→ **EXERCISE**
The answer is to contain only the line containing "family: Cercopithecidae" and the lines after it through the last one, each reproduced exactly as it appears below.

====

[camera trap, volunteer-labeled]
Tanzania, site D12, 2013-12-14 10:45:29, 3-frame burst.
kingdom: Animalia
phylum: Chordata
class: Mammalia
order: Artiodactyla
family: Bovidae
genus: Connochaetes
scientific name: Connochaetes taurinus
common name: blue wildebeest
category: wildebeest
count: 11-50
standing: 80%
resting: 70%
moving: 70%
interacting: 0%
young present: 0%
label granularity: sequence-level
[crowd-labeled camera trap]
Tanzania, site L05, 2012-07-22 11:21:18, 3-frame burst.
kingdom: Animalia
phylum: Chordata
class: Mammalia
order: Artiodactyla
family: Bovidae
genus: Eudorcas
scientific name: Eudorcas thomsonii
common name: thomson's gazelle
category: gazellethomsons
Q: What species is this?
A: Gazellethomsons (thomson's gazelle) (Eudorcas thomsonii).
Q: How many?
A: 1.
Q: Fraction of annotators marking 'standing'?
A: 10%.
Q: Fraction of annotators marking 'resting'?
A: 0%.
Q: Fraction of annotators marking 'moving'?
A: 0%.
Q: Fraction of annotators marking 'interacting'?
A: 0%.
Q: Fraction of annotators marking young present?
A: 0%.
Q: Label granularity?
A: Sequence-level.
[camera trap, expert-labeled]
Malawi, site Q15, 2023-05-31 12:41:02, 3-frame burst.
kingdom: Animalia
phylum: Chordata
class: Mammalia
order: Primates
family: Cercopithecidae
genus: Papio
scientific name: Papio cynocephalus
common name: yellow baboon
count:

====

→ **COMPLETED EXERCISE**
family: Cercopithecidae
genus: Papio
scientific name: Papio cynocephalus
common name: yellow baboon
count:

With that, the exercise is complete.